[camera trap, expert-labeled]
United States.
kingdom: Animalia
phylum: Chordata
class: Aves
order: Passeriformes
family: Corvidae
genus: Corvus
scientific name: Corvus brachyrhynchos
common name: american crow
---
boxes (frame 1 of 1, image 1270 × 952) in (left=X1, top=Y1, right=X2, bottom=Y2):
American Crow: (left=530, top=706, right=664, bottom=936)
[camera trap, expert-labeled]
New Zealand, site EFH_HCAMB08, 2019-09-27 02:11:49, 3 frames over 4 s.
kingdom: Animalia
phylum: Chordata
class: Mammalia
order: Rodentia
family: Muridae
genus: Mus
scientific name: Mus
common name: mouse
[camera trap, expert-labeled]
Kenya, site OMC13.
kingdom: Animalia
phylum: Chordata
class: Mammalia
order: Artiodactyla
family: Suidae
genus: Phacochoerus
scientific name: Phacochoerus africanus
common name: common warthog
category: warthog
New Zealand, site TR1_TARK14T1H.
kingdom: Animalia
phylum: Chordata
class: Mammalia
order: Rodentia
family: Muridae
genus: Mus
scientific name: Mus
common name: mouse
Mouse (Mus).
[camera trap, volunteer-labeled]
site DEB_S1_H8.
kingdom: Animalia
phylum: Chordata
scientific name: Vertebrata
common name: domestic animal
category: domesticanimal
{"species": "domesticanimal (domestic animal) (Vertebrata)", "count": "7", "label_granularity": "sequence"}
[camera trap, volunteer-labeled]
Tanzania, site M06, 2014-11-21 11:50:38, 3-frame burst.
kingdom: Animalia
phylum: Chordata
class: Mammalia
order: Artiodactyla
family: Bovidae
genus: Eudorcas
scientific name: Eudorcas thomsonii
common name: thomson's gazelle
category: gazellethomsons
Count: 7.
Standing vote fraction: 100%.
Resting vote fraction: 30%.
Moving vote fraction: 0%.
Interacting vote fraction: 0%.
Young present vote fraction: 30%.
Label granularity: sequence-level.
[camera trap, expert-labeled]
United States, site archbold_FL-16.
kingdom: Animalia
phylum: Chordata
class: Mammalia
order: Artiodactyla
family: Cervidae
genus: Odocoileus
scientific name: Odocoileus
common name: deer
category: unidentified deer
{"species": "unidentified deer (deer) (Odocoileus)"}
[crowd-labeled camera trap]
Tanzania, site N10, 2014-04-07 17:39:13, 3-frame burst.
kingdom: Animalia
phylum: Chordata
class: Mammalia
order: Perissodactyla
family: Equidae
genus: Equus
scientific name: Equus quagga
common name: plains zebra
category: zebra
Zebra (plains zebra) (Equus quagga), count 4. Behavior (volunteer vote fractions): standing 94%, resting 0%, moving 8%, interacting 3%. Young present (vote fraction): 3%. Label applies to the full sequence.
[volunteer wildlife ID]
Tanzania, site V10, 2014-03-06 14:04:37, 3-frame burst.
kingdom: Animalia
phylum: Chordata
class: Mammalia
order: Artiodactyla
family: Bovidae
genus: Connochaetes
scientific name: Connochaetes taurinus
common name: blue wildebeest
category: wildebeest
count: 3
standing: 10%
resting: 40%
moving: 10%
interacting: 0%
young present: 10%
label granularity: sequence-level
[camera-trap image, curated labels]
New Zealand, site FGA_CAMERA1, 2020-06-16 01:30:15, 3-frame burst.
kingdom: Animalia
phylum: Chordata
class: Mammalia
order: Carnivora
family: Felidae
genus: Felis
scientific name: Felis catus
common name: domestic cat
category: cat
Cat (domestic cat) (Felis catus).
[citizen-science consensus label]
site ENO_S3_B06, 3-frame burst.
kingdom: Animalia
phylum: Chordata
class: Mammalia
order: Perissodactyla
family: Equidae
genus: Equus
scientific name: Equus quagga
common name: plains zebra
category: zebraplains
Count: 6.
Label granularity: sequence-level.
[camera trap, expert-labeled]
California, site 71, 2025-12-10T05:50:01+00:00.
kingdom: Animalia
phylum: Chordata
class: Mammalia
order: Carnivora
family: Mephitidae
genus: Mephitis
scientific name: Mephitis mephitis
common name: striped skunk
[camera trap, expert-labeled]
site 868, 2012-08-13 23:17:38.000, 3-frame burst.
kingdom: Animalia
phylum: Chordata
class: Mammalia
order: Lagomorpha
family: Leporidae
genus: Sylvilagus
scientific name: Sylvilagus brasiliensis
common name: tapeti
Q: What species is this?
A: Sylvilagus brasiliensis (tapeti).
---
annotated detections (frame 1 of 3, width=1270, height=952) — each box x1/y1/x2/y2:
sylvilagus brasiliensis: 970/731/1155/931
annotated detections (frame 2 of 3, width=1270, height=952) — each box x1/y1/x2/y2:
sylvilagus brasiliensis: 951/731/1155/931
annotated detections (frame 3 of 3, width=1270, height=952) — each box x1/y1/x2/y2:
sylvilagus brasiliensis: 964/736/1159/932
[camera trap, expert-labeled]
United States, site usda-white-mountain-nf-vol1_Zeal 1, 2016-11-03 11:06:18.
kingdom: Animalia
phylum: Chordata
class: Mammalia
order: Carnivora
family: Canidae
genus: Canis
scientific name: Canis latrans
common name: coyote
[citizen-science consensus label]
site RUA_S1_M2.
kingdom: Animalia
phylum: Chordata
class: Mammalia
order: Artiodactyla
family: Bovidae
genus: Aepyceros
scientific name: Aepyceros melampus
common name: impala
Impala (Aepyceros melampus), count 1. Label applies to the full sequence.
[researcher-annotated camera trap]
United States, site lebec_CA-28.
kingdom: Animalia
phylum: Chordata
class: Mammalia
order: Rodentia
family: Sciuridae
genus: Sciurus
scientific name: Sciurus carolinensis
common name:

=-=-=-=-=

== What the exercise asks ==
Count the lines of the material that include the word "Tanzania", then state only the total.

== Solution to this task ==
3